-- Work to be completed --
Quote verbatim the span of lines that begins the listing below and closes with the line containing "site SER_S12_M05.".

-- Input material --
[Start of section]

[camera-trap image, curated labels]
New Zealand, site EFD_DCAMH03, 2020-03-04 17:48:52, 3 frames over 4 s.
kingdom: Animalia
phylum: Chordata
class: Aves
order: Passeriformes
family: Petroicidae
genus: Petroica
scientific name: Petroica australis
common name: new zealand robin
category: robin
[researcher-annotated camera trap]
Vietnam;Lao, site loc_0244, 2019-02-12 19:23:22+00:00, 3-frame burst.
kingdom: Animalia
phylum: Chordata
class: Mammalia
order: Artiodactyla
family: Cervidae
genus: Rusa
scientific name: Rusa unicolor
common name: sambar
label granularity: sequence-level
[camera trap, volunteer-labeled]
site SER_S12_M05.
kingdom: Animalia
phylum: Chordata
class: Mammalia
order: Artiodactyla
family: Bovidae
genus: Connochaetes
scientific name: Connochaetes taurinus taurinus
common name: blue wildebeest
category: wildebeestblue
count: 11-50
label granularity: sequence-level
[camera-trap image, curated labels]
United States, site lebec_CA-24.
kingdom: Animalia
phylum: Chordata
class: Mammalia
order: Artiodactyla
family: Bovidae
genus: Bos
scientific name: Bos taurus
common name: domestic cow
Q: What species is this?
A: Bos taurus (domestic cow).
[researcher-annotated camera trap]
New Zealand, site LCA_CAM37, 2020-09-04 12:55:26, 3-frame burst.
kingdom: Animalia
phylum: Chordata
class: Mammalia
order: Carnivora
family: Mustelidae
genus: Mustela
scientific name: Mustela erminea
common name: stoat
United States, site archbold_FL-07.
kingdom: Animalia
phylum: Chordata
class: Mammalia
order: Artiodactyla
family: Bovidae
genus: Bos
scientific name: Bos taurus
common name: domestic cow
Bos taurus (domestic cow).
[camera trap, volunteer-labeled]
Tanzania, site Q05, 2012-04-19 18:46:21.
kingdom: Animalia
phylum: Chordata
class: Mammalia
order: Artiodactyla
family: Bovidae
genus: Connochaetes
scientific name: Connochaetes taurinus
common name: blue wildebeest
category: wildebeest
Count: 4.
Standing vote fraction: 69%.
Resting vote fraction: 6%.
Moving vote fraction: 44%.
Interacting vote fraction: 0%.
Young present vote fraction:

[End of section]

-- Completed task --
[camera-trap image, curated labels]
New Zealand, site EFD_DCAMH03, 2020-03-04 17:48:52, 3 frames over 4 s.
kingdom: Animalia
phylum: Chordata
class: Aves
order: Passeriformes
family: Petroicidae
genus: Petroica
scientific name: Petroica australis
common name: new zealand robin
category: robin
[researcher-annotated camera trap]
Vietnam;Lao, site loc_0244, 2019-02-12 19:23:22+00:00, 3-frame burst.
kingdom: Animalia
phylum: Chordata
class: Mammalia
order: Artiodactyla
family: Cervidae
genus: Rusa
scientific name: Rusa unicolor
common name: sambar
label granularity: sequence-level
[camera trap, volunteer-labeled]
site SER_S12_M05.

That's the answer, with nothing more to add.